QUOTED PASSAGE: Begin

SUMMARY OF INVENTION
[0009] In accordance with the invention, a method of applying a
coating to a substrate is provided comprising (a) forming a first
pattern in the substrate; (b) placing a pre-formed thermally
settable sheet on the substrate; and (c) heating the sheet in situ
to a temperature sufficient for the sheet to adhere to the
substrate in a configuration conforming to the first pattern.
[0010] Preferably the sheet is formed of a thermoplastic material
and the substrate is an asphalt surface. The sheet may include a
first surface in contact with the asphalt surface and a second
surface not in contact with the asphalt surface. The sheet
preferably has a thin profile so that the thermoplastic is coated
on the asphalt surface in a thickness between 30-150 mil., or more
preferably between 50-125 mil.

QUOTED PASSAGE: End

◆ EXERCISE REQUIREMENTS:
From the summary of invention, copy word for word the part that opens with the words containing "SUMMARY OF INVENTION" and closes with "between 50-125 mil.".

INFORMATION GIVEN: Begin

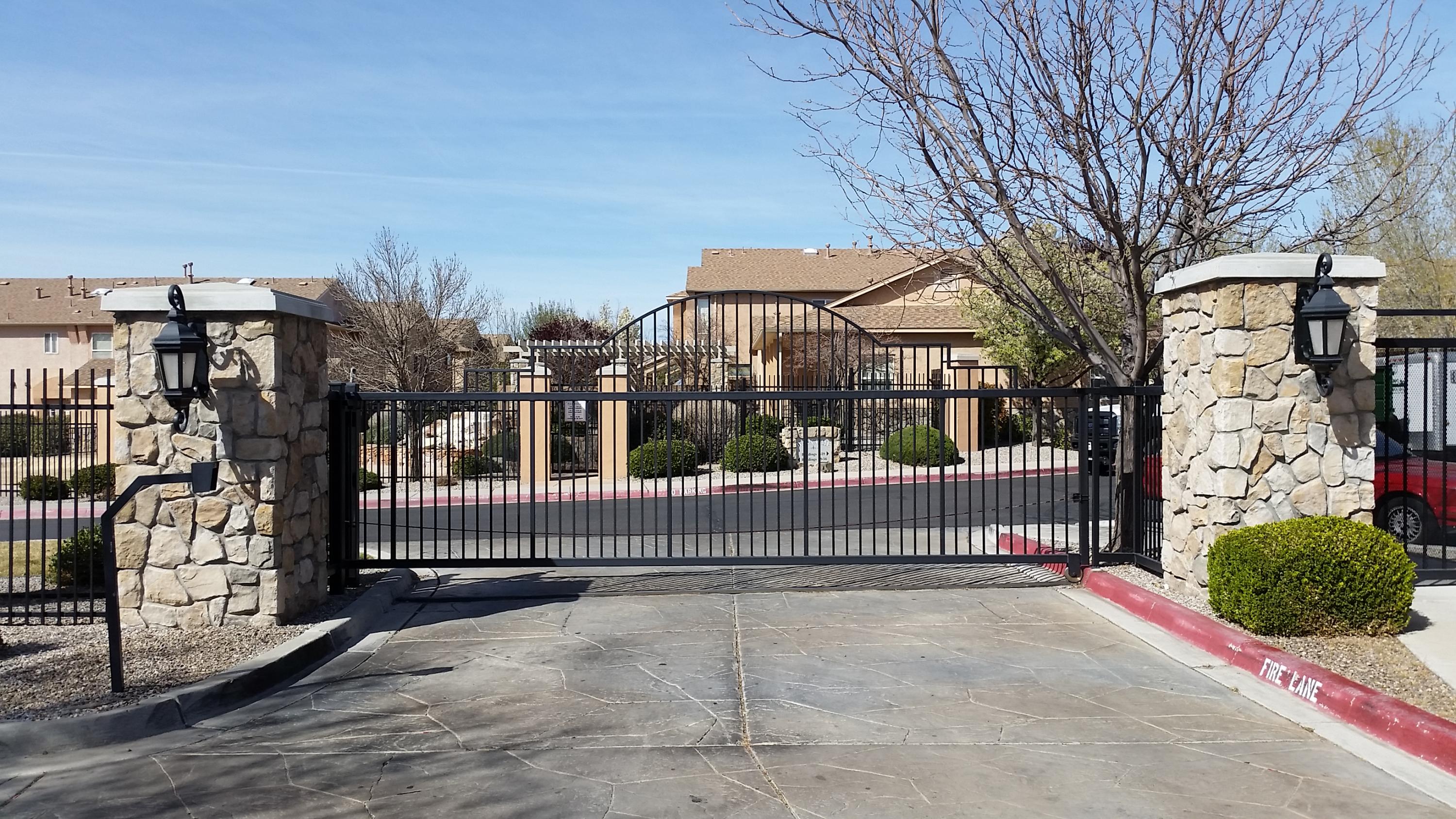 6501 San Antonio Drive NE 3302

INFORMATION GIVEN: End
INFORMATION GIVEN: Begin

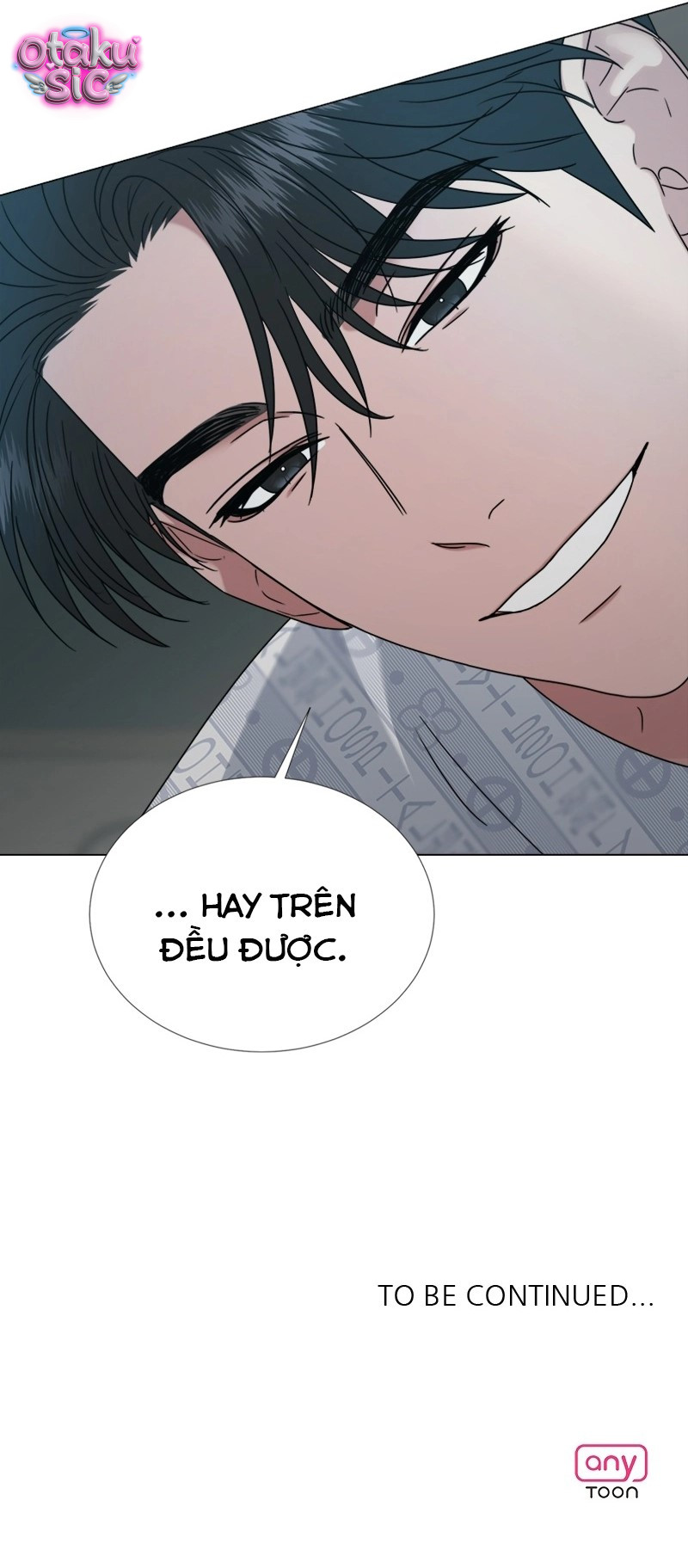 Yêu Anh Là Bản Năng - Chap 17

INFORMATION GIVEN: End

◆ RESULT FOR THIS TASK:
SUMMARY OF INVENTION
[0009] In accordance with the invention, a method of applying a
coating to a substrate is provided comprising (a) forming a first
pattern in the substrate; (b) placing a pre-formed thermally
settable sheet on the substrate; and (c) heating the sheet in situ
to a temperature sufficient for the sheet to adhere to the
substrate in a configuration conforming to the first pattern.
[0010] Preferably the sheet is formed of a thermoplastic material
and the substrate is an asphalt surface. The sheet may include a
first surface in contact with the asphalt surface and a second
surface not in contact with the asphalt surface. The sheet
preferably has a thin profile so that the thermoplastic is coated
on the asphalt surface in a thickness between 30-150 mil., or more
preferably between 50-125 mil.